Comm 842 Seminar in Performance and Cultural Studies: Surveillance, Simulation, Spectacle
In this course we will be studying surveillance, simulation, and spectacle as modalities of performance. While Foucault defined disciplinary society in opposition to Debord's society of the spectacle: "Our society is not one of spectacle, but of surveillance," and Baudrillard famously told us to "forget Foucault," how might we think these as three distinct but intertwined elements of a performance assemblage? If we are, as Deleuze suggests, in a "society of control," then what can we make of how we are differently positioned as (not) performers: in surveillance, where we are cast as the coerced performer, in a society of the spectacle where are positioned as the entranced audience, and in the culture of simulation where there is only the second order of reality of the theatrical occasion? In addition to the core texts by Baudrillard, Debord, and Foucault, we will look at a broad range of sites where these technologies operate as fundamental elements of daily life, as well as how performance as a mode of "rupture" provides a possibility of thinking their destabilization as operations of power.

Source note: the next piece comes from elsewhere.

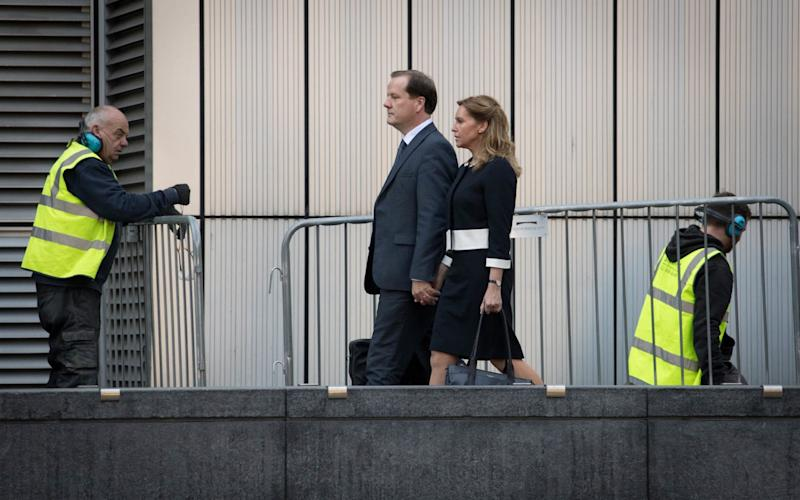Elphicke and his wife arrive at court during his trial - Stefan Rousseau/PA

Required Readings to Include:
Foucault, Discipline and Punish
Baudrillard, Simulacra and Simulation
Debord, Society of the Spectacle
Deleuze, Postscript on the Societies of Control
Hartman, Scenes of Subject: Slavery and Self-making in 19th Century America
Andrejevic, Reality TV: The Work of Being Watched
Retort, Afflicted Powers: Capital and Spectacle in a New Age of War
Ngai, Made In China: Women Factory Workers in a Global Workplace
Crary, Suspensions of Perception: Attention, Spectacle, and Modern Culture
McDonough, Guy Debord and the Situationist International (selections)
Levin, Frohne, and Weibel, CTRL [Space]: Rhetorics of Surveillance from Bentham to Big Brother (selections)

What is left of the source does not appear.